Lutin82 · 21 février 2019 à 17 h 45 min

Je ne cesse de le dire. Il faut que je lise Lionel Davoust. Les livres me plaisent, les pitchs aussi, les couvertures également, et les retours sont fantastiques.
manque plus qu’à franchir le pas.

    La Geekosophe · 22 février 2019 à 23 h 25 min

    J’étais à deux doigts de ne jamais le lire et j’ai mis du temps ! Je ne saurais pas dire ce qui m’a retenu 🙂 Mais ça vaut le coup de se lancer !

Choupaille · 24 février 2019 à 10 h 31 min

J’ai été convaincue par cette saga également, un vrai coup de cœur ! Davoust est un auteur que j’aime beaucoup, et le découvrir avec cette saga, c’est juste parfait.

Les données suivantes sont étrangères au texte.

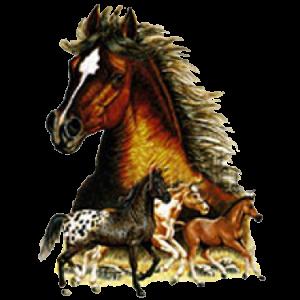 HORSES (Y)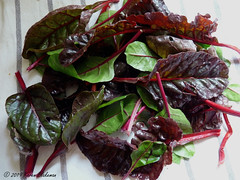 February 16th, 2019 Swiss chard from the garden (karenblakeman) Tags: cavershamgarden caversham uk swisschard vegetable 2019 2019pad reading berkshire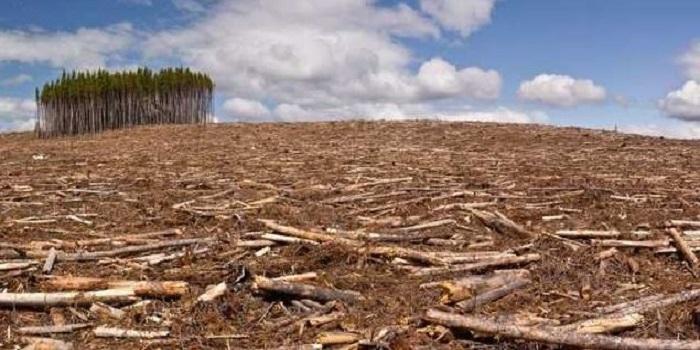 В Украине ужесточили наказание за незаконную вырубку леса Подробнее читайте на Юж-Ньюз: http://xn----ktbex9eie.com.ua/archives/51712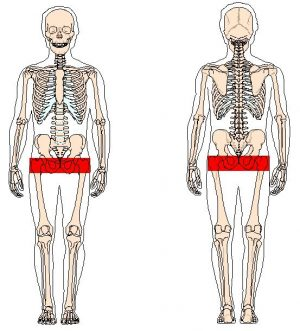 pain points hip and pelvic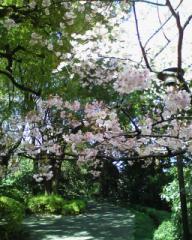 春の予感(^^ゞ
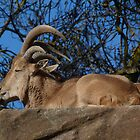Barbary sheep, Adelaide Zoo by Adam Jan Dutkiewicz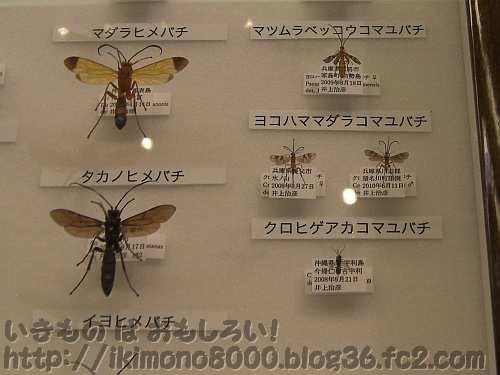 イモムシに寄生するヒメバチやマユコバチの標本「のぞいてみようハチの世界〈自然史博物館〉」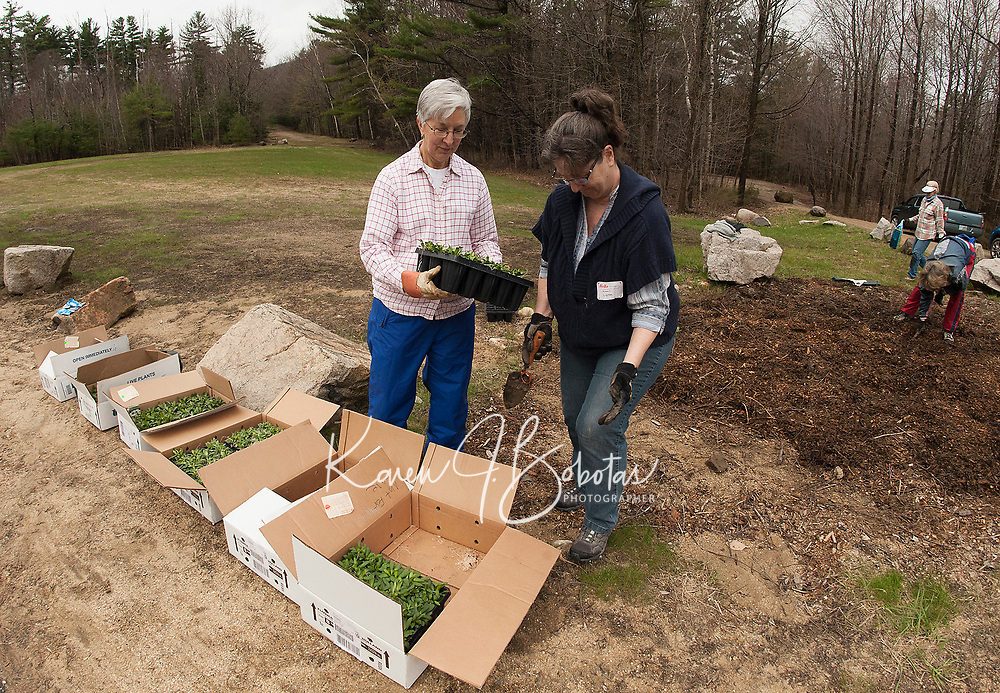 Pat Anderson and Lynn Reade plant asters in the flower garden at the entrance of Gunstock Resort on Saturday morning for Laconia Rotary's volunteer service project.  (Karen Bobotas/for the Laconia Daily Sun)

Les anglophones ne sont pas les seuls à envoyer du lourd côté Fantasy ! 🙂

    La Geekosophe · 24 février 2019 à 14 h 28 min

    En effet ! J’ai très envie d’en lire plus de la part de l’auteur, notamment les romans qui se passent dans le même univers que “Les Dieux sauvages” 🙂

      Choupaille · 25 février 2019 à 17 h 47 min

      Dans ce cas tu peux te jeter sur “Port d’âmes” ! Il est moins rythmé, peut-être un peu lent parfois, mais j’ai été conquise malgré tout. Il m’a sorti les tripes à l’air !

        La Geekosophe · 27 février 2019 à 13 h 53 min

        J’ai dû mettre tout ce qui avait un lien avec Evagényre en wishlist ! Apparemment Port d’âmes est très bon 🙂

Les Lectures de Sophie · 25 février 2019 à 22 h 35 min

Finalement, Lionel Davoust a annoncé que sa trilogie serait en 5 tomes ! Un par an, on a encore du temps à passer en Rhovelle

    La Geekosophe · 27 février 2019 à 13 h 52 min

    Ah oui, en effet ! Merci de l’info 😉 Ce n’est pas pas un nombre de tomes très courant en fantasy ! Mais si c’est ce qu’il faut pour nous fournir une saga au top !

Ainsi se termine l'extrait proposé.